We use the first 50 words as features with the 51st as the label, then use words 2–51 as features and predict the 52nd and so on.

In [6]:
features = []
labels = []

training_length = 50

for seq in sequences:
    # create multiple training examples for each sequence
    # range from 50 to length/end ofcurrent sequence
    for i in range(training_length, len(seq)):
        # extract features and label
        extract = seq[i - training_length:i + 1]
        
        features.append(extract[:-1])
        labels.append(extract[-1])

features = np.array(features)

# we have 364,883 sequences with 50 features each 
# (or each sequence has 50 timesteps)
features.shape 

(364883, 50)

# Training and Validation data

In [7]:
from sklearn.utils import shuffle


def create_train_valid(features,
                       labels,
                       num_words,
                       train_fraction=0.7):
    """Create training and validation features and labels."""

    # Randomly shuffle features and labels
    features, labels = shuffle(features, labels, random_state=50)
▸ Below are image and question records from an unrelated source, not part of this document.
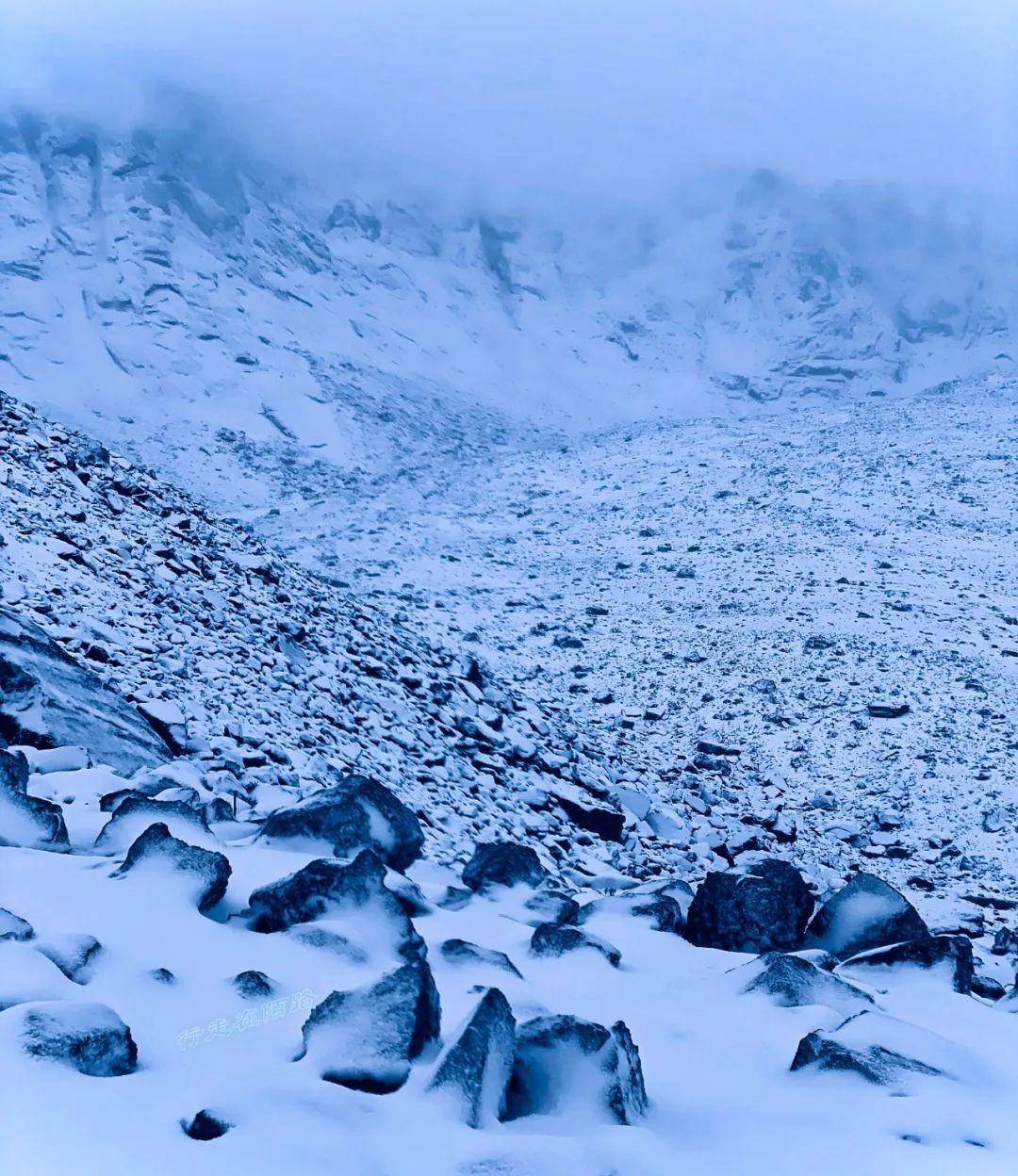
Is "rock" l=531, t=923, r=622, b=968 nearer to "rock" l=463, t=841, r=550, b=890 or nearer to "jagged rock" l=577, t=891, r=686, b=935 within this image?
"jagged rock" l=577, t=891, r=686, b=935

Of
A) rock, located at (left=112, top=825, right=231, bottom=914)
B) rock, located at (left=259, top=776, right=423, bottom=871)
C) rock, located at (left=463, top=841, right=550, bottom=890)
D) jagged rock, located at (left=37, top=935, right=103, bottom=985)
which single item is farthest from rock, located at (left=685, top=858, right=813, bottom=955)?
jagged rock, located at (left=37, top=935, right=103, bottom=985)

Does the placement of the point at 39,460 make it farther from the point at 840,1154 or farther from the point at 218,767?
the point at 840,1154

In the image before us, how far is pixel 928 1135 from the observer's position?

    # Decide on number of samples for training
    train_end = int(train_fraction * len(labels))

    train_features = np.array(features[:train_end])
    valid_features = np.array(features[train_end:])

    train_labels = labels[:train_end]
    valid_labels = labels[train_end:]

    # Convert to arrays
    X_train, X_valid = np.array(train_features), np.array(valid_features)

    # Using int8 for memory savings
    y_train = np.zeros((len(train_labels), num_words), dtype=np.int8)
    y_valid = np.zeros((len(valid_labels), num_words), dtype=np.int8)

    # One hot encoding of labels
    for example_index, word_index in enumerate(train_labels):
        y_train[example_index, word_index] = 1

    for example_index, word_index in enumerate(valid_labels):
        y_valid[example_index, word_index] = 1

    # Memory management
    import gc
    gc.enable()
    del features, labels, train_features, valid_features, train_labels, valid_labels
    gc.collect()

    return X_train, X_valid, y_train, y_valid

In [9]:
num_words = len(idx_word) + 1

X_train, X_valid, y_train, y_valid = create_train_valid(
    features, labels, num_words)
X_train.shape
y_train.shape

(255418, 22026)

We do want to be careful about using up too much memory. One hot encoding the labels creates massive numpy arrays so I took care to delete the un-used objects from the workspace.

In [10]:
import sys

def check_sizes(gb_min=1):
    for x in globals():
        size = sys.getsizeof(eval(x)) / 1e9
        if size > gb_min:
            print(f'Object: {x:10}\tSize: {size} GB.')


check_sizes(gb_min=1)

Object: y_train   	Size: 5.62583698 GB.
Object: y_valid   	Size: 2.411076202 GB.